In 1955, he completed his B.A. degree at Pepperdine University and married Margaret Belgrano. He went on to get a Ph.D. from the University of Southern California in 1961. He remained with that institution as a research psychologist until 1962, when he became a lecturer in psychology at the University of California, Santa Barbara. In 1965, he left that position, and became editorial director of the Brooks Foundation the following year. He stayed there until 1967, becoming a research psychologist at the General Research Corp. in 1968, where he remained through to 1973.

He also wrote a biography of his birth mother, screenwriter Lorna Moon entitled My Secret Mother: Lorna Moon. Fellow writer Carol Easton (author of No Intermission: The Life of Agnes de Mille) remarked: "None of Richard de Mille's extraordinary relatives, not even the legendary Cecil B. de Mille himself, could have invented this riveting true story of celebrity, passion, betrayal, and tragedy".

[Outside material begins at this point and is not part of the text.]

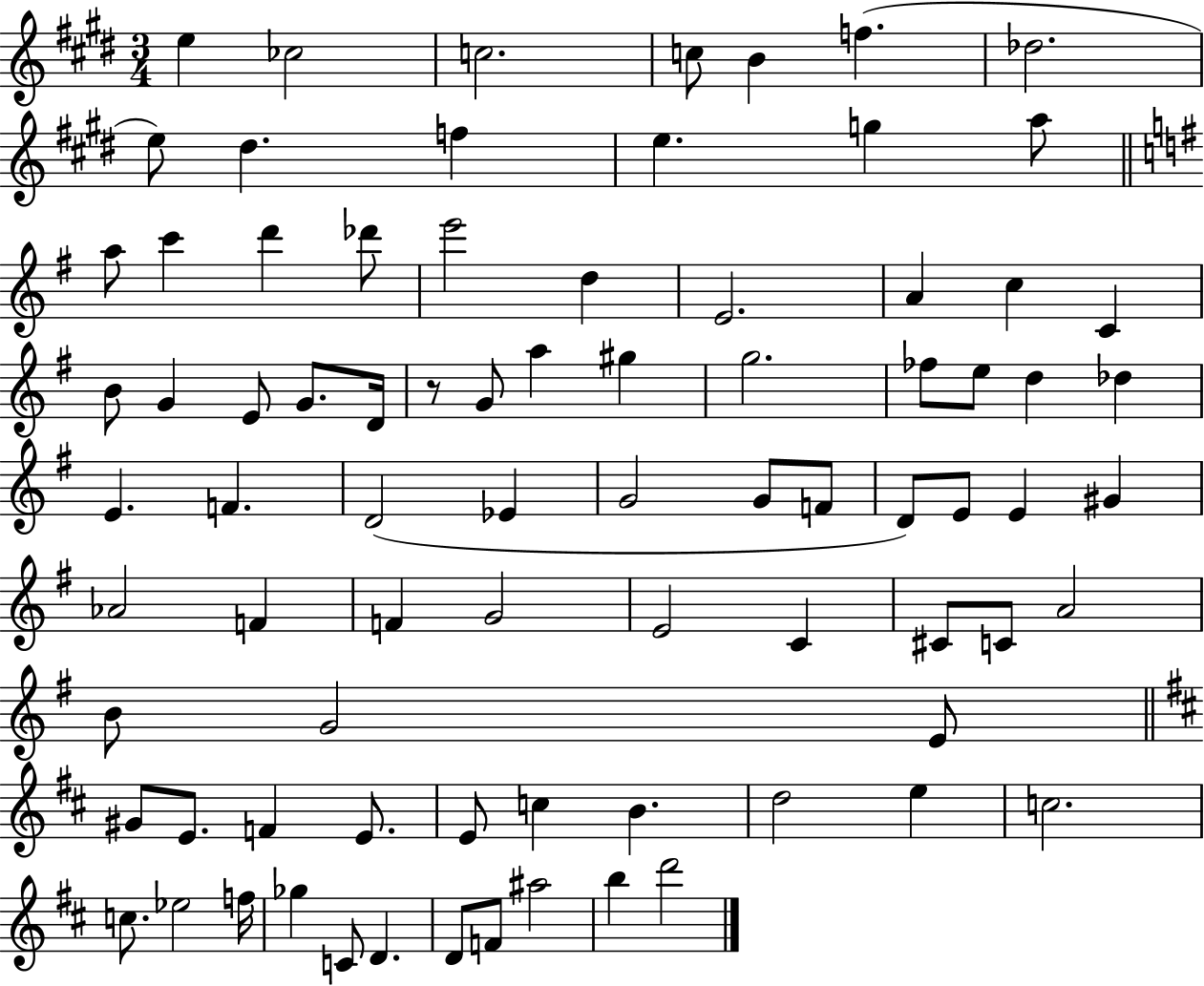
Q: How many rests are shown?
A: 1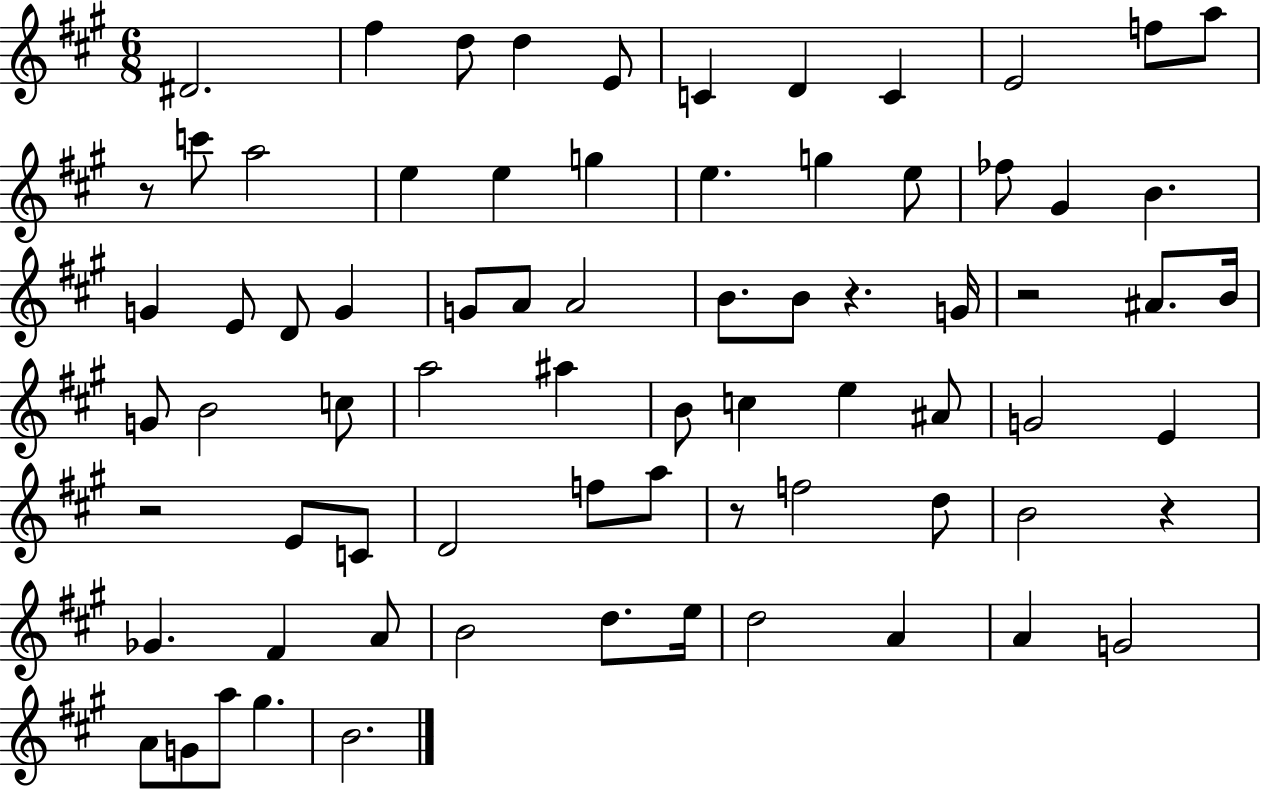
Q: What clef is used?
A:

=== Writings on Carlos Castaneda ===

De Mille wrote Castaneda's Journey: The Power and the Allegory in 1976, a book describing the detective work through which he said that Carlos Castaneda was a hoaxer and plagiarist and that don Juan is fictional. He edited a second book on the same subject, The Don Juan Papers in 1980, when he found that his exposé did not lead Castaneda's most ardent followers to fall away. This book contains documents representing views of Castaneda across the spectrum.

== Works ==
- Introduction to Scientology, Scientology Council, 1953.
- Children's Imagination Games, Dunbar Guidance Center, 1955.
- Put Your Mother on the Ceiling: Children's Imagination Games, Walker & Co., 1967, revised edition, Viking, 1973.
- (with R. P. Barthol) Project ECHO, Management Information Services, 1969.
- Two Qualms and a Quark, Capra, 1973.
- (as B. Grayer Dimrecken) A Skeleton Key to "The Transuxors", Capra, 1973.
- Castaneda's Journey: The Power and the Allegory, Capra, 1976. ISBN 0884960676,
- The Don Juan Papers: Further Castaneda Controversies, Ross-Erickson, 1980. ISBN 0534121500,
- My Secret Mother: Lorna Moon, Farrar, Straus, & Giroux, 1998 ISBN 0374217572,
- (with Bernard Stein) Benjamin Brief, DeMille Files & Reford Folder, 2001.